Paul Robeson, acclaimed left-wing musician, actor and internationalist, traveled to the Soviet Union in 1934 at the invitation of the renowned Soviet filmmaker Sergei Eisenstein. Robeson became sympathetic to communist politics after having experienced the socialist country firsthand, stating: “Here I am not a Negro but a human being for the first time in my life . . . I walk in full human dignity.” (paulrobesonhouse.org)
Over the following years, Robeson was targeted by the FBI for his political positions and was forced to testify in front of the Tenney Committee and later the House Un-American Activities Committee, regarding his alleged affiliation to the Communist Party.
Both Robeson and Du Bois, along with others, collaborated in drafting and presenting a declaration titled “We Charge Genocide” to the United Nations, detailing the ongoing genocide against Black people in the United States. And a couple of years after Du Bois’s passport was revoked, Robeson’s passport was also denied.
The similarities between the repression faced by Du Bois and Robeson then and the repression against organizations like the APSP now are striking. In both cases socialist organizers, who advocated for Black self-determination in the U.S., had visited a country Washington considered an enemy, advocated against U.S. imperialist war and aggression and presented documents charging the U.S. government with genocide against Black people.
It is clear that challenging U.S. imperialism, both by opposing military intervention abroad and fighting settler colonialism in the core by advocating for national self-determination of Black and Indigenous peoples, coupled with explicitly anti-capitalist and internationalist politics, is something the U.S. empire sees as a fundamental threat to itself.
International solidarity is the key
As the U.S./NATO proxy war in Ukraine grinds on and tensions between the U.S. and China are reaching a recent all-time high, while conditions for workers inside the U.S. deteriorate, the need for solidarity with groups like the APSP and activists targeted for international solidarity work becomes more critical.
Many more workers are starting to understand that U.S. wars and sanctions do not benefit them and solely serve to maintain U.S. imperialist hegemony to the benefit of capitalist exploiters. Trillions of dollars are spent on imperialist wars and occupations, while workers and oppressed people go hungry, unhoused, unemployed and sick.
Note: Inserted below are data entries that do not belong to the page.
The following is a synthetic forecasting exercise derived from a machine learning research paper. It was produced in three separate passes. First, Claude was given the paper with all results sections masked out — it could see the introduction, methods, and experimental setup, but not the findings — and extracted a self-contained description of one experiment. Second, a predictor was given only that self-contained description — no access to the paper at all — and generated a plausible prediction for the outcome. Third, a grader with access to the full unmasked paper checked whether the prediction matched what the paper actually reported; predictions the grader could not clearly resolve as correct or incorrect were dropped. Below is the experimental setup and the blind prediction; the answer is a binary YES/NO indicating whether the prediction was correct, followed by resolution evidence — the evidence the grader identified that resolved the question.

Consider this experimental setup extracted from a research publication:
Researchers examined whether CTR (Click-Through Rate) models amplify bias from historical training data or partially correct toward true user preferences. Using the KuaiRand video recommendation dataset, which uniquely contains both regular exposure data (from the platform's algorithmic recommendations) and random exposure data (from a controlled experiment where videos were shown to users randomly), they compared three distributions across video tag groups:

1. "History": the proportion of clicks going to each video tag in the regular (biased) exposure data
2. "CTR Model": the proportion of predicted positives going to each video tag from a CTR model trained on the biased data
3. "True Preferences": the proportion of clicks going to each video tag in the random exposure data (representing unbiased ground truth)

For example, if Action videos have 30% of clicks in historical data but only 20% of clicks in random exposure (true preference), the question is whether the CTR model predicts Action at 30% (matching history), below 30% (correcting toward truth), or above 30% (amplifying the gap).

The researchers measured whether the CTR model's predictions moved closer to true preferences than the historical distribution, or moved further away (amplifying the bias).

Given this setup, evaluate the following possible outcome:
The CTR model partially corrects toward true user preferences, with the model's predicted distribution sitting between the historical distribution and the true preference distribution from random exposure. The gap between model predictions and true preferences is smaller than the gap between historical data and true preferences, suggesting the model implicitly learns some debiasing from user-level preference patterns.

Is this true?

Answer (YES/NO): NO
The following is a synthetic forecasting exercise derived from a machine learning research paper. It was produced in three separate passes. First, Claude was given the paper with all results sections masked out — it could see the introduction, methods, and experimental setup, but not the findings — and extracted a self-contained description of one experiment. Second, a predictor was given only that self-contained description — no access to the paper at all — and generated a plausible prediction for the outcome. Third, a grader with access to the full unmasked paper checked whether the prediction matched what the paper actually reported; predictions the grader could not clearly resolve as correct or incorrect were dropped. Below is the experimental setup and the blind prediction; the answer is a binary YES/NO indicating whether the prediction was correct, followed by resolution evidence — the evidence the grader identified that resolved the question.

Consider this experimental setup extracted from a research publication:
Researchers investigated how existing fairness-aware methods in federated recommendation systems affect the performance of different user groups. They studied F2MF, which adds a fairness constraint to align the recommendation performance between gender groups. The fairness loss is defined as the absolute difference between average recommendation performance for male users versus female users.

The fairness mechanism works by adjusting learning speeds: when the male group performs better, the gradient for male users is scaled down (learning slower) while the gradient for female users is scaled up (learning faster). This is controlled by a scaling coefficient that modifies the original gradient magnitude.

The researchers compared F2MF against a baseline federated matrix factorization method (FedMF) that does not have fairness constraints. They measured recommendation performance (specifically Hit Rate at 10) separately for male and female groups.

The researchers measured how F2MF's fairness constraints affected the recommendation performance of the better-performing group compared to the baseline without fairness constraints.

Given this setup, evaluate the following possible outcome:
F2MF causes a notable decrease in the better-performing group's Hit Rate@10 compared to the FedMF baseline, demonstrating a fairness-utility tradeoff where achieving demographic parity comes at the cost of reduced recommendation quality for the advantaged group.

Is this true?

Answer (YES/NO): YES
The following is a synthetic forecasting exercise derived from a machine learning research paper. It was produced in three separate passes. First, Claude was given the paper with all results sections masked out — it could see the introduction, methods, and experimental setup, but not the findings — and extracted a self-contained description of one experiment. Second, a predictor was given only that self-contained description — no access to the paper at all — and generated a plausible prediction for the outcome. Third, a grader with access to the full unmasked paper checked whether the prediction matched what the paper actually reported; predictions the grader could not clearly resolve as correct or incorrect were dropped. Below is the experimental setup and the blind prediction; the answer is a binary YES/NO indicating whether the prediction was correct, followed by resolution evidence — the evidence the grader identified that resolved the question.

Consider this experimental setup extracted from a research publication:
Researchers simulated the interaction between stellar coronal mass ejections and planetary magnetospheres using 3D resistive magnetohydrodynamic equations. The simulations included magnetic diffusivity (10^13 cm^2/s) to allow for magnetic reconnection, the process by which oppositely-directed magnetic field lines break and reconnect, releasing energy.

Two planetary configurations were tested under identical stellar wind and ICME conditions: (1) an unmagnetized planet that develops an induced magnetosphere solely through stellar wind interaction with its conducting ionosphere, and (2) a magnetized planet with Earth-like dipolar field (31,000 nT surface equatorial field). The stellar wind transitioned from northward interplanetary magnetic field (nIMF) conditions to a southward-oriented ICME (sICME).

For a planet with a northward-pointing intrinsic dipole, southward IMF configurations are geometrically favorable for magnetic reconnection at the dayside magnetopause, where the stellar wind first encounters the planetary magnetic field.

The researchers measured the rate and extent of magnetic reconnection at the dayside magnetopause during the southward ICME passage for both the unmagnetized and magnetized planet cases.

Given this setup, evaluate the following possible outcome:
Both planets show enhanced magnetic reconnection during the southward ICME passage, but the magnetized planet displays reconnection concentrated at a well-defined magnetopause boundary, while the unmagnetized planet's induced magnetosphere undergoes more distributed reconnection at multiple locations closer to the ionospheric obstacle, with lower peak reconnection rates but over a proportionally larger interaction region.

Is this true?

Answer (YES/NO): NO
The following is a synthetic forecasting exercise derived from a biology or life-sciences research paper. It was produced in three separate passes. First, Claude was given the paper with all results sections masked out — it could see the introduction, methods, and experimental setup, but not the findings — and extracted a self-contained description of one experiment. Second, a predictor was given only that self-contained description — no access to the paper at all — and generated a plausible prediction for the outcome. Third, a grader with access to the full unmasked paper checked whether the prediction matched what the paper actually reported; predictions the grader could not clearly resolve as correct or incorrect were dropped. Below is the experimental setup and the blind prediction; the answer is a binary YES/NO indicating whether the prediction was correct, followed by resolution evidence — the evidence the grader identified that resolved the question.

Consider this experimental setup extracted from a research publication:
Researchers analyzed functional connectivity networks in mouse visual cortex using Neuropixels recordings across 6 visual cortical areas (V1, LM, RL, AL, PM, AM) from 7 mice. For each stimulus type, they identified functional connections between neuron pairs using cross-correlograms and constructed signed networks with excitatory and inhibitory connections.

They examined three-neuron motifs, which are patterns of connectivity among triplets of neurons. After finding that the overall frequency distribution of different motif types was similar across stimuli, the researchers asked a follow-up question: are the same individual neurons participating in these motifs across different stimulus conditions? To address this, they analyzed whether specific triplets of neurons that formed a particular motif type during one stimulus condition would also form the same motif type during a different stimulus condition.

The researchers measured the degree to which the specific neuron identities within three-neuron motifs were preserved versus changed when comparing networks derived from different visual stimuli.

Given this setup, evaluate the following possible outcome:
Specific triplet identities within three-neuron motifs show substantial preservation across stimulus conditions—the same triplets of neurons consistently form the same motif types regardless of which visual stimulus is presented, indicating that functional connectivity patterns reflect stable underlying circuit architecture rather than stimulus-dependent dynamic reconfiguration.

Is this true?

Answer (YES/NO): NO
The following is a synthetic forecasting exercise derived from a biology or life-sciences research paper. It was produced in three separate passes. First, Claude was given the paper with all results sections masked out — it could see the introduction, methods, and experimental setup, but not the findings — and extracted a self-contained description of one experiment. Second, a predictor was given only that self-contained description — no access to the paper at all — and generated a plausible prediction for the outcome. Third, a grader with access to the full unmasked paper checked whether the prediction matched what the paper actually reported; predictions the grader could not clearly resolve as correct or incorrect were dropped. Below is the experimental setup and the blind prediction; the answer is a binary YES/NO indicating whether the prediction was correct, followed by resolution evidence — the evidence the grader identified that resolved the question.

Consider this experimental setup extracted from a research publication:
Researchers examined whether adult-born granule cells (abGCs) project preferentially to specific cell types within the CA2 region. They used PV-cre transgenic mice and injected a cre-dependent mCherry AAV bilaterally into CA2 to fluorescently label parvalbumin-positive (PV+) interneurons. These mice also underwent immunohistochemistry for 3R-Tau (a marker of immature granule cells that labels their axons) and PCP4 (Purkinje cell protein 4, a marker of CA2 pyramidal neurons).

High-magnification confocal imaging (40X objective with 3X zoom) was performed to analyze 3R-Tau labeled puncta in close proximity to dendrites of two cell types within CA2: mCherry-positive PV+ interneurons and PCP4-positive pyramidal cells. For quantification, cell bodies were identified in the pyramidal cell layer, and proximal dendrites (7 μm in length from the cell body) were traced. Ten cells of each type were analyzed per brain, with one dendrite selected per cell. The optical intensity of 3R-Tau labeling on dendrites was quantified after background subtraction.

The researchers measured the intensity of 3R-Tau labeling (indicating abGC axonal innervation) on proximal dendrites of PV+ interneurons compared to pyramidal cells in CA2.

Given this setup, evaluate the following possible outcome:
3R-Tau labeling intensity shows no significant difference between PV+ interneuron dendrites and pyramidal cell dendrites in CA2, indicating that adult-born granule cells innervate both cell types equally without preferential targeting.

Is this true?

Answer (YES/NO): NO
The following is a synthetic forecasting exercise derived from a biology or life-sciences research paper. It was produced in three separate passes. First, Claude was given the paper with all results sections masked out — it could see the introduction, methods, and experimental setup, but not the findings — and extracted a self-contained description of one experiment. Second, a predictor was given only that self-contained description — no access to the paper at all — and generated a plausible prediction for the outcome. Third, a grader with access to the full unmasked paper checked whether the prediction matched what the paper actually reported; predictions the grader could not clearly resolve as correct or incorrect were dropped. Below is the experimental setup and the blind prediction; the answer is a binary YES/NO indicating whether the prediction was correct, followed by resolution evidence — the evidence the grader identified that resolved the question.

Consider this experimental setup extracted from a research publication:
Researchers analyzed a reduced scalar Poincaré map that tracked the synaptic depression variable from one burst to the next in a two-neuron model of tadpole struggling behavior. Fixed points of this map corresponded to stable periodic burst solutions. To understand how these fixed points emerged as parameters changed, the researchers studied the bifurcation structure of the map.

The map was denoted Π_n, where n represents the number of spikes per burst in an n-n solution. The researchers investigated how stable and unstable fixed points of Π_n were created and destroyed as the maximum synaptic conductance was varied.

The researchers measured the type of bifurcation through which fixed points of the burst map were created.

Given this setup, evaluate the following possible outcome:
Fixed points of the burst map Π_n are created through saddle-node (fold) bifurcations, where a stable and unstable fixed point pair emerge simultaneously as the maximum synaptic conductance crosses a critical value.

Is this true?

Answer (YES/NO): YES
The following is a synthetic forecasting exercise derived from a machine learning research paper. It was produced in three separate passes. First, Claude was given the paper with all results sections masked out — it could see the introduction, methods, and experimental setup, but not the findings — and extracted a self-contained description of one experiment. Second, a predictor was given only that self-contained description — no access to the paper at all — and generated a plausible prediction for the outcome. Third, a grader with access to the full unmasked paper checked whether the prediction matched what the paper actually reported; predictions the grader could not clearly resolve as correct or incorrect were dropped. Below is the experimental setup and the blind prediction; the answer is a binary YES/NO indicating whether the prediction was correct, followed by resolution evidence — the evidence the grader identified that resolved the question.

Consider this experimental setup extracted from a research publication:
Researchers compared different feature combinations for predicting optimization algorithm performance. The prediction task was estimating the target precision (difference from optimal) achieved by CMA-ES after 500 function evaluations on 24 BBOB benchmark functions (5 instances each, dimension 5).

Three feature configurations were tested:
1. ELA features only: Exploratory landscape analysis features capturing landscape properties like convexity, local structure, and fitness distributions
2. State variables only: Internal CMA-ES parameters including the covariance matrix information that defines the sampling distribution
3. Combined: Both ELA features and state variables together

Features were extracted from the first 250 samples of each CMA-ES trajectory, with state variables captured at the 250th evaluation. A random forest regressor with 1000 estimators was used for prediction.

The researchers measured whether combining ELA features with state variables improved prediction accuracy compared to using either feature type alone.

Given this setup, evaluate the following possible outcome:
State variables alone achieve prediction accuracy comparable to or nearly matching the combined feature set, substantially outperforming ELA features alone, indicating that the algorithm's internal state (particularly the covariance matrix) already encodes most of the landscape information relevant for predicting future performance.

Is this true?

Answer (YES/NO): NO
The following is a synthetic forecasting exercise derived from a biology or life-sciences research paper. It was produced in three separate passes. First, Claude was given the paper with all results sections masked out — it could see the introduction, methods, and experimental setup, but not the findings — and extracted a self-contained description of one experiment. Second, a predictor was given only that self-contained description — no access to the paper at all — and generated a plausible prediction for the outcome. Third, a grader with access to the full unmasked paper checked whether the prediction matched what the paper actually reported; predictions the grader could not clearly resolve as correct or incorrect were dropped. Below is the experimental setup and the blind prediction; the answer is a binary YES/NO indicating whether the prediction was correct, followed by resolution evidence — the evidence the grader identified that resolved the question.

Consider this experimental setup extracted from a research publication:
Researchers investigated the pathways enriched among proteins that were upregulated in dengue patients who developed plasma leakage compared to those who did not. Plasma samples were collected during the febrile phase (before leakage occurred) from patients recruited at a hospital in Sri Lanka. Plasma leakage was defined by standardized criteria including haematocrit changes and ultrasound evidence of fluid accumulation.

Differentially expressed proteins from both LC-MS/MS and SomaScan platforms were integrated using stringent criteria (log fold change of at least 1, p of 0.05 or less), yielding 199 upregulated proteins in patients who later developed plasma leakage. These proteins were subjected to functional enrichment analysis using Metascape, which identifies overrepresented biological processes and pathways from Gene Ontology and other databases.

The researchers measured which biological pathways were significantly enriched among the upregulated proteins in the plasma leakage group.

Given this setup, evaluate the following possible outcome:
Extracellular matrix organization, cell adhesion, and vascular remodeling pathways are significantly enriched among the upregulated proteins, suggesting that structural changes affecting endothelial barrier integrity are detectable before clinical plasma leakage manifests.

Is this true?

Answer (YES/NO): NO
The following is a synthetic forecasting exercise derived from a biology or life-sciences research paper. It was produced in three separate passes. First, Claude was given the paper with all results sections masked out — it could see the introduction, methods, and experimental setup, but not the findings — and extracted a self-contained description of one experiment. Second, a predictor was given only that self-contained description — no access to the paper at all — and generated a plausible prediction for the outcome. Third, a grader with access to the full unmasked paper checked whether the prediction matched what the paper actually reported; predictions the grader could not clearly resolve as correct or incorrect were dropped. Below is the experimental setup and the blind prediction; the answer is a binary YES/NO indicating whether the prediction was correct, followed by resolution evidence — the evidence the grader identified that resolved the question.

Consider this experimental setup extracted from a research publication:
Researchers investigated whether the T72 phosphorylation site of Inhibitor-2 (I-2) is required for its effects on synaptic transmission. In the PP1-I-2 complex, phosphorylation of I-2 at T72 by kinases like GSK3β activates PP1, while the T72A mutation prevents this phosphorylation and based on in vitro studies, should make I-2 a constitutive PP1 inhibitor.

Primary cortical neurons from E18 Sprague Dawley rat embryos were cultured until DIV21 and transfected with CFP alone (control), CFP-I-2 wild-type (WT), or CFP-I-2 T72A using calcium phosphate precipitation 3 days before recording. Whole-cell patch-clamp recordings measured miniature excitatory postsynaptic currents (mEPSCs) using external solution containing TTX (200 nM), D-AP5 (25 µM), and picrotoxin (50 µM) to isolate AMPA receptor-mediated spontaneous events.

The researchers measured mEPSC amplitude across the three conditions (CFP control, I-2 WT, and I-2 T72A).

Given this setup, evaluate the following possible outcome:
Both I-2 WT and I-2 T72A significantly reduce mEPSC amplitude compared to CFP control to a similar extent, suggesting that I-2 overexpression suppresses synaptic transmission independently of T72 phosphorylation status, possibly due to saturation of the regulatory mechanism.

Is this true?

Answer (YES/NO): NO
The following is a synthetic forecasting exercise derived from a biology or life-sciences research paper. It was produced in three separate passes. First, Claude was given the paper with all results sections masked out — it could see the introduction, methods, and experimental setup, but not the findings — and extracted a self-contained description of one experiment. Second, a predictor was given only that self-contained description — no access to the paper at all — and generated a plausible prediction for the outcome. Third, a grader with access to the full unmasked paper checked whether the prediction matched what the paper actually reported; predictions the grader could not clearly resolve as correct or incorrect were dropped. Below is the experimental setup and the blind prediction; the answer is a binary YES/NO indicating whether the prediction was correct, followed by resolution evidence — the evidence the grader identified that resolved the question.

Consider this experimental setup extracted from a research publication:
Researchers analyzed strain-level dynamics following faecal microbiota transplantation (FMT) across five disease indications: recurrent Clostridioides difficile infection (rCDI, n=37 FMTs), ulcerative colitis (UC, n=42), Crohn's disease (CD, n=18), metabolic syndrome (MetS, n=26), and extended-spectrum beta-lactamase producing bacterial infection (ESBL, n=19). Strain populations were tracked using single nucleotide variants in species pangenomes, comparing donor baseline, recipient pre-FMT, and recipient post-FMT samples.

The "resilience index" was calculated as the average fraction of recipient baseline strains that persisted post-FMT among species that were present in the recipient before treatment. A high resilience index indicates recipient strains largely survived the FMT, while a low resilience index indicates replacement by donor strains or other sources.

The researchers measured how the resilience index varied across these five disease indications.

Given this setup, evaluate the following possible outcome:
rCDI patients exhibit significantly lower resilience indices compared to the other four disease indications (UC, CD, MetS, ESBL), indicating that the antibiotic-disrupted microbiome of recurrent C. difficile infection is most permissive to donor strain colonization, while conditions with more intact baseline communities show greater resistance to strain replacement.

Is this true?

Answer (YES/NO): NO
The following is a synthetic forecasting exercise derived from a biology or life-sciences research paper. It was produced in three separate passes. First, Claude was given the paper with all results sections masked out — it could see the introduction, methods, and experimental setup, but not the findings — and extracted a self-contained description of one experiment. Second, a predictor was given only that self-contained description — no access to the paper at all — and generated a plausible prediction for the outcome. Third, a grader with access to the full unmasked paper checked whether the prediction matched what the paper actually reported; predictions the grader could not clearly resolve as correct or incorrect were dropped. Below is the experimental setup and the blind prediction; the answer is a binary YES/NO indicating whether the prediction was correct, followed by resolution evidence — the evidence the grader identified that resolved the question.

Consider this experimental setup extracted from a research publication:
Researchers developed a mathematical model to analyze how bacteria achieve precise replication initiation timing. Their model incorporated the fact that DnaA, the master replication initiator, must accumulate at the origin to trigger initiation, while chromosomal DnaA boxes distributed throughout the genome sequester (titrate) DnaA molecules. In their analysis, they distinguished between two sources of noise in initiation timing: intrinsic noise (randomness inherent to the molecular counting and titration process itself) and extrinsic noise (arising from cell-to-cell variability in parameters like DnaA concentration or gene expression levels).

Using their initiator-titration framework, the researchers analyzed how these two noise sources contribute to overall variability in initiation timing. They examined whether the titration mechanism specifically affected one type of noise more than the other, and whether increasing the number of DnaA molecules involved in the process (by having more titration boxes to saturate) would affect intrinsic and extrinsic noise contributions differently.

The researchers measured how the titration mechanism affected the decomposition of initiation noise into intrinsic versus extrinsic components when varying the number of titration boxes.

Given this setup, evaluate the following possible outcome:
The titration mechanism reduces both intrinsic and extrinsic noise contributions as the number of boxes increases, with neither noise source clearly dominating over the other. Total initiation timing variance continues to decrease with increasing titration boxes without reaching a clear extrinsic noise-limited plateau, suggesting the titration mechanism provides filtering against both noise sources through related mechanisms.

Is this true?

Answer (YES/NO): NO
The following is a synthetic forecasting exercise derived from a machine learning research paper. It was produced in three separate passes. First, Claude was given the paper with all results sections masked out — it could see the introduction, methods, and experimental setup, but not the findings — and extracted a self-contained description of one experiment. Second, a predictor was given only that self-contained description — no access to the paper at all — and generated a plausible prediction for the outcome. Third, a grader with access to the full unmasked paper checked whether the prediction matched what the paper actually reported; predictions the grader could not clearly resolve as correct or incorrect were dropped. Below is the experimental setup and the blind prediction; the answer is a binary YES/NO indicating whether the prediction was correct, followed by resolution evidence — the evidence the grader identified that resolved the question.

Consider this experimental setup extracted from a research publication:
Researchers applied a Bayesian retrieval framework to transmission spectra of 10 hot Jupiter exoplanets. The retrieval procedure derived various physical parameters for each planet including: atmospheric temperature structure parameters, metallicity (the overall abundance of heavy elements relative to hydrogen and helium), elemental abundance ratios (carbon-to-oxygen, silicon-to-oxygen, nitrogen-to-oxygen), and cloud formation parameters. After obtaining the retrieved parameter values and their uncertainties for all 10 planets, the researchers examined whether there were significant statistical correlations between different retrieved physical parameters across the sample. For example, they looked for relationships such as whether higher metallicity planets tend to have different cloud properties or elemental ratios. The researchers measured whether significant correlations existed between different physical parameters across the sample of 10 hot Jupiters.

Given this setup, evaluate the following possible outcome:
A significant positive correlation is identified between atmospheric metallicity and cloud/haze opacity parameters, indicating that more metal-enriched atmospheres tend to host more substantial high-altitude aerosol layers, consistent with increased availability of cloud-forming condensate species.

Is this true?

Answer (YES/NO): NO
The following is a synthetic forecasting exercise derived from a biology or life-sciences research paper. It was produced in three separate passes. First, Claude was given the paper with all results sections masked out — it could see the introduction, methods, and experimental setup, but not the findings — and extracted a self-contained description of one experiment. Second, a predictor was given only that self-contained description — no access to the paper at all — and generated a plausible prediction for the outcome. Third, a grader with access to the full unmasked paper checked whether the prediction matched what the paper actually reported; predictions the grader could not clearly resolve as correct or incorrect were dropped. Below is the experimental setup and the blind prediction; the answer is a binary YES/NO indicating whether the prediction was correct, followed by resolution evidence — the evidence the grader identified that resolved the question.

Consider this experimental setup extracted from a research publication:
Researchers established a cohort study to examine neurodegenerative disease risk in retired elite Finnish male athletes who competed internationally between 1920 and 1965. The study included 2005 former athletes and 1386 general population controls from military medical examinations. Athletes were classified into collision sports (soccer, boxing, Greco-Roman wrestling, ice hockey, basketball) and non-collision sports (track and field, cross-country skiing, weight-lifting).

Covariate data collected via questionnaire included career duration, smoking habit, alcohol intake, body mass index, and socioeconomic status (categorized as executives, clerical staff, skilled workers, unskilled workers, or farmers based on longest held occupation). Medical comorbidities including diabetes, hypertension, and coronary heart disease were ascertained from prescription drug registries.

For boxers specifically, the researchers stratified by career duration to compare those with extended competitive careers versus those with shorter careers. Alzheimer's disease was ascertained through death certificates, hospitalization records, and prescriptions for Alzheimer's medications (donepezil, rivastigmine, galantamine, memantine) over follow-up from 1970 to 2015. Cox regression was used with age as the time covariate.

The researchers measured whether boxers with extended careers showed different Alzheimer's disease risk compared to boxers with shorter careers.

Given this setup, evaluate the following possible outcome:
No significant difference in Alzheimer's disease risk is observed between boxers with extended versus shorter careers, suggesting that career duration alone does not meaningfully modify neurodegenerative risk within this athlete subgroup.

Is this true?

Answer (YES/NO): NO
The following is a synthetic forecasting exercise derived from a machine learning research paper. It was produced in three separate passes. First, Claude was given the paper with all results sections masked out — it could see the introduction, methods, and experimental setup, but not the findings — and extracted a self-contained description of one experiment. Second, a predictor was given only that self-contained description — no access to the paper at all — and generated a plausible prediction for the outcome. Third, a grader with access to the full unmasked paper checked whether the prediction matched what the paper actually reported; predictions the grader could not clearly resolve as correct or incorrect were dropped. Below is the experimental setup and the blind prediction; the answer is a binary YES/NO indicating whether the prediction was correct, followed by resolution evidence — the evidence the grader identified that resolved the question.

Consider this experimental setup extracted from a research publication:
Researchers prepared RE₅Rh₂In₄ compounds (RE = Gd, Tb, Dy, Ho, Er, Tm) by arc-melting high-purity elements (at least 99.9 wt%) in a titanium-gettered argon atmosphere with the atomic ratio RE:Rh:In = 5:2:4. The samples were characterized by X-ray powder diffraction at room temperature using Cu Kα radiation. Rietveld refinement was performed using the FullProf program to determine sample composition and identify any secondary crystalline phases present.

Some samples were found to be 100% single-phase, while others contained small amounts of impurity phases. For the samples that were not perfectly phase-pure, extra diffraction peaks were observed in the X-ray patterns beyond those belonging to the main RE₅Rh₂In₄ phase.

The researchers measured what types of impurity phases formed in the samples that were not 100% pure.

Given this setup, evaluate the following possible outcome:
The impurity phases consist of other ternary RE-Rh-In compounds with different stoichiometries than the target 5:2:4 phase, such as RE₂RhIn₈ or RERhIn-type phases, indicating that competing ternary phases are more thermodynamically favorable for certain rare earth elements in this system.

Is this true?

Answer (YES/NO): NO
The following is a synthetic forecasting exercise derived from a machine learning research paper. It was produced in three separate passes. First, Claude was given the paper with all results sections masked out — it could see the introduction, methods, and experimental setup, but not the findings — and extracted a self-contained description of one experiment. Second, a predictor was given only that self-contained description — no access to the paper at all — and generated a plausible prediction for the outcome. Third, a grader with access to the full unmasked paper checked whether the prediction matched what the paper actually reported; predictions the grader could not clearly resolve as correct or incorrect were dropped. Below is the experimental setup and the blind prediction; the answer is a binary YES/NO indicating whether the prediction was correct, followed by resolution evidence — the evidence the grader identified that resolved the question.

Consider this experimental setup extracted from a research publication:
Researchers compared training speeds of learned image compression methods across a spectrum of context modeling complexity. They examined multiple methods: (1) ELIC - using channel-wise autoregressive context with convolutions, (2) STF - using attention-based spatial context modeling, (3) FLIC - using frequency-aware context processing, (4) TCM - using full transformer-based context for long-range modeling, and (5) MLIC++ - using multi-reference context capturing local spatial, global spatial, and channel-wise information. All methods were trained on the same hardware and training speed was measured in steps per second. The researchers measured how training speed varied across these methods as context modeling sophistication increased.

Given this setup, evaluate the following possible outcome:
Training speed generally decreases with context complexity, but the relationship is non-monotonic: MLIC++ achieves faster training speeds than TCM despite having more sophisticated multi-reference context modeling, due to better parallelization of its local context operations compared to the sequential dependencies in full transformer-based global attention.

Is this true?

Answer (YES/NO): NO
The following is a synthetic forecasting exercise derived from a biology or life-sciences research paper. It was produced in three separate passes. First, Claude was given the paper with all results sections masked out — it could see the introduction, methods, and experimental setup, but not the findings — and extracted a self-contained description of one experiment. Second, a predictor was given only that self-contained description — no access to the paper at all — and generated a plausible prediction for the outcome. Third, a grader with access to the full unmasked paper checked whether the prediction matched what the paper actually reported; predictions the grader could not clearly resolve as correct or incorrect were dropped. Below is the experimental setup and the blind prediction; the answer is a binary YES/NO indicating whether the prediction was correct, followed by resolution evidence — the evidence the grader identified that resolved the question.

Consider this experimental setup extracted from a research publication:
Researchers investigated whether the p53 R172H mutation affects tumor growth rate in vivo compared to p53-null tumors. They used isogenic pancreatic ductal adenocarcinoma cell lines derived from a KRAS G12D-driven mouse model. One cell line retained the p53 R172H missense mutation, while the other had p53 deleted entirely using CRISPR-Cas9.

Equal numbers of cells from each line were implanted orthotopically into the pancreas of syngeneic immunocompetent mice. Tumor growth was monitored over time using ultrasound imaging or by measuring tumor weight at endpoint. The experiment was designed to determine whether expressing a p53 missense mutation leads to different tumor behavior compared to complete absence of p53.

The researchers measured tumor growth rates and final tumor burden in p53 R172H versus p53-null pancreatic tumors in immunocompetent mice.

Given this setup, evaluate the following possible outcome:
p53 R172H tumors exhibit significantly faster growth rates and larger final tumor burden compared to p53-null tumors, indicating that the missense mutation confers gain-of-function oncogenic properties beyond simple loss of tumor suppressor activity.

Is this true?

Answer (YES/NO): YES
Maintaining international connections with workers’ movements in countries like Cuba and others is an indispensable tool for our class to learn from and unite with workers around the world, who are fighting with us against a common enemy. We must not let harassment, threats and bogus charges frighten the anti-imperialist movement. We must staunchly support activists facing repression.
Drop all charges against APSP and Uhuru Movement! End the blockade against Cuba! No more sanctions! No to the U.S./NATO proxy war in Ukraine! Abolish NATO! Reparations and self-determination for Black, Brown and Indigenous peoples now!